Here \(C_2=\max \{c^{-1}\mu ^{\mu },c^{-1}\}\) and \(C_3 = 2c^{-1}C(\alpha ,q)\) from the fact \(\max _{x\ge 0}\{x^\mu e^{-\delta x}\}\le \mu ^\mu \delta ^{-\mu }\). Now choosing a very large N, summing all inequalities together we obtain that

$$\begin{aligned} \sum _{u\ge q}^N (u!)^{-\alpha }|H^{(u)}|_{re^{-\delta }} \le&C_2 \delta ^{-\mu } \sum _{u\ge q}^N (u!)^{-\alpha } |G^{(u)}|_{r} \\&+\, C_3r^{-1}e^{\delta }\left( \sum _{u\ge q}^N |F^{(u)}|_{re^{-\delta },\alpha }\right) \left( \sum _{u\ge q}^N |H^{(u)}|_{re^{-\delta },\alpha }\right) \\ \le&C_2 \delta ^{-\mu } \sum _{u\ge q}^N (u!)^{-\alpha } |G^{(u)}|_{r} + C_3r^{-1}e^{\delta }|{{\hat{F}}}|_{re^{-\delta },\alpha }\left( \sum _{u\ge q}^N |H^{(u)}|_{re^{-\delta },\alpha }\right) . \end{aligned}$$

Note that we have \(\delta >0\) for \(\mu >0\) and \(\delta =0\) for \(-1<\mu \le 0\).
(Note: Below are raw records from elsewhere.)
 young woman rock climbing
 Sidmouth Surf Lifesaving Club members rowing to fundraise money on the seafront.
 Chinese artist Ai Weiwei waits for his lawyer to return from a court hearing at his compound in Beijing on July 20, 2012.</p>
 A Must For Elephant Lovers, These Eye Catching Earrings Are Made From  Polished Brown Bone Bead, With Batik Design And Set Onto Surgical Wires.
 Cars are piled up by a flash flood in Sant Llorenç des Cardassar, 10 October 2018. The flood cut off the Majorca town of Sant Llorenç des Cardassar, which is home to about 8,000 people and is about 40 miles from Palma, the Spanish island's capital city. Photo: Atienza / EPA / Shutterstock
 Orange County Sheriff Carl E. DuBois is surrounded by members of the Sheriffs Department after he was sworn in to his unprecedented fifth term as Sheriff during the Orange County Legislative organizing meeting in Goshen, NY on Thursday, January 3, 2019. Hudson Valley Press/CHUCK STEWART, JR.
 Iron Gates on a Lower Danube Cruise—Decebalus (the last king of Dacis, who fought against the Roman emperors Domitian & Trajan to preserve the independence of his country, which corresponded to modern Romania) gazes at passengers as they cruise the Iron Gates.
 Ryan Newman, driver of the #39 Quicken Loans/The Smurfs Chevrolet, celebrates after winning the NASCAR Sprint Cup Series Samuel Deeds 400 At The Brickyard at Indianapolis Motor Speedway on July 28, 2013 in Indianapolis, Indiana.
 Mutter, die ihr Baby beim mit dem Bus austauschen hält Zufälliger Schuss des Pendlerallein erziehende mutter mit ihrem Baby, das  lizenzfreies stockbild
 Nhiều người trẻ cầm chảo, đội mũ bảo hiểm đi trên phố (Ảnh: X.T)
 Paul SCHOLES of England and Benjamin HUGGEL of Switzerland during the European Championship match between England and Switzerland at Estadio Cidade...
If we make \(0^\mu =1\), then it leads to the same expression. Making \(N\rightarrow \infty \), we get that \( |H|_{\alpha ,re^{-\delta }} \le 2C_2 \delta ^{-\mu } |G|_{r,\alpha }\), when \(2C_3r^{-1}e^\delta |{{\hat{F}}}|_{re^{-\delta },\alpha }< 1\). This completes the proof. \(\square \)

4 KAM methods and contracting mapping principle in the formal Gevrey normalization

In this part, we use KAM steps and Contracting Mapping Principle to detect formal Gevrey normalization for \(\mu <0\) and \(\mu \ge 0\), respectively. Here we follow the scheme as shown in [3] (pp. 70–72) and [4] (pp. 52–56) by some modifications due to our case.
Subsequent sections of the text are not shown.